* _TASK ITEM_
All that is wanted is the exact text of the lines below from the one with "Casa De 3 Quartos" through the one with "GREEN MOSS AGATE", inclusive, minus any pictures.

* _RECORD SET_
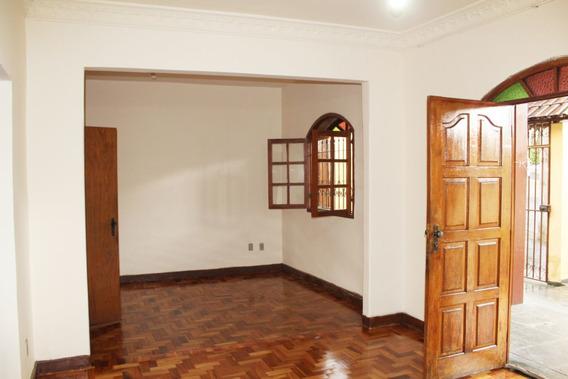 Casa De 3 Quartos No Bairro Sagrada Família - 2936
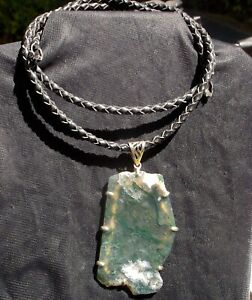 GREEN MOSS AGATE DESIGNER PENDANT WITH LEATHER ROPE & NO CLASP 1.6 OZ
--
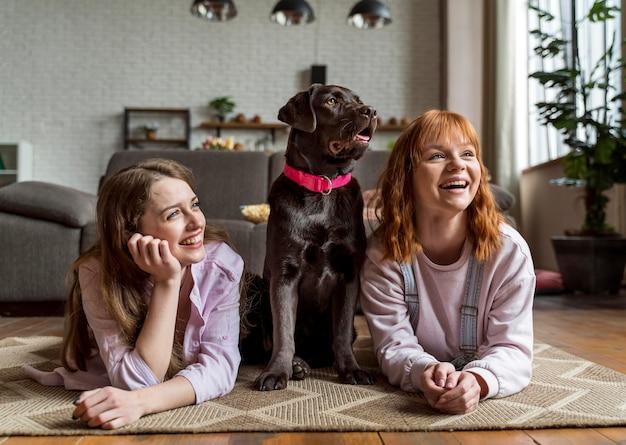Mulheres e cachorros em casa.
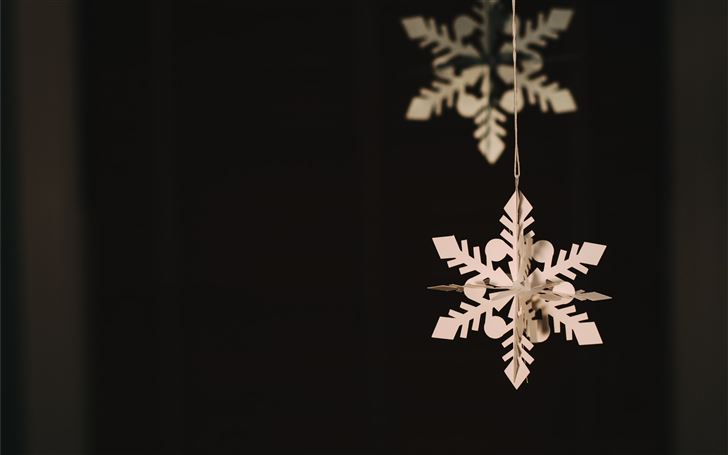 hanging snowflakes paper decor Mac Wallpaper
* * *
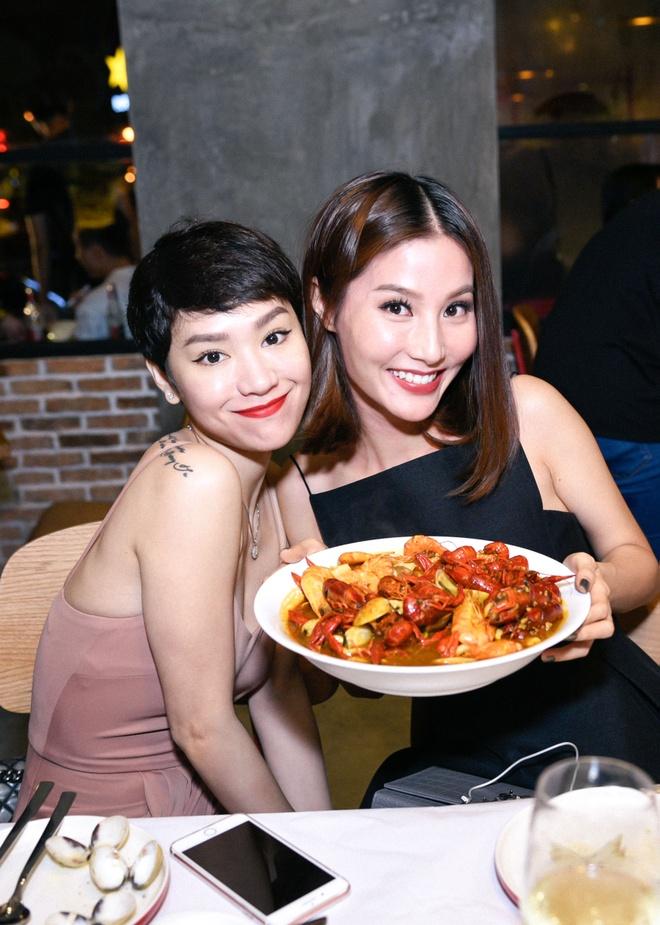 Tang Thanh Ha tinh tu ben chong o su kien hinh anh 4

* _RESPONSE BELOW_
 Casa De 3 Quartos No Bairro Sagrada Família - 2936
 GREEN MOSS AGATE DESIGNER PENDANT WITH LEATHER ROPE & NO CLASP 1.6 OZ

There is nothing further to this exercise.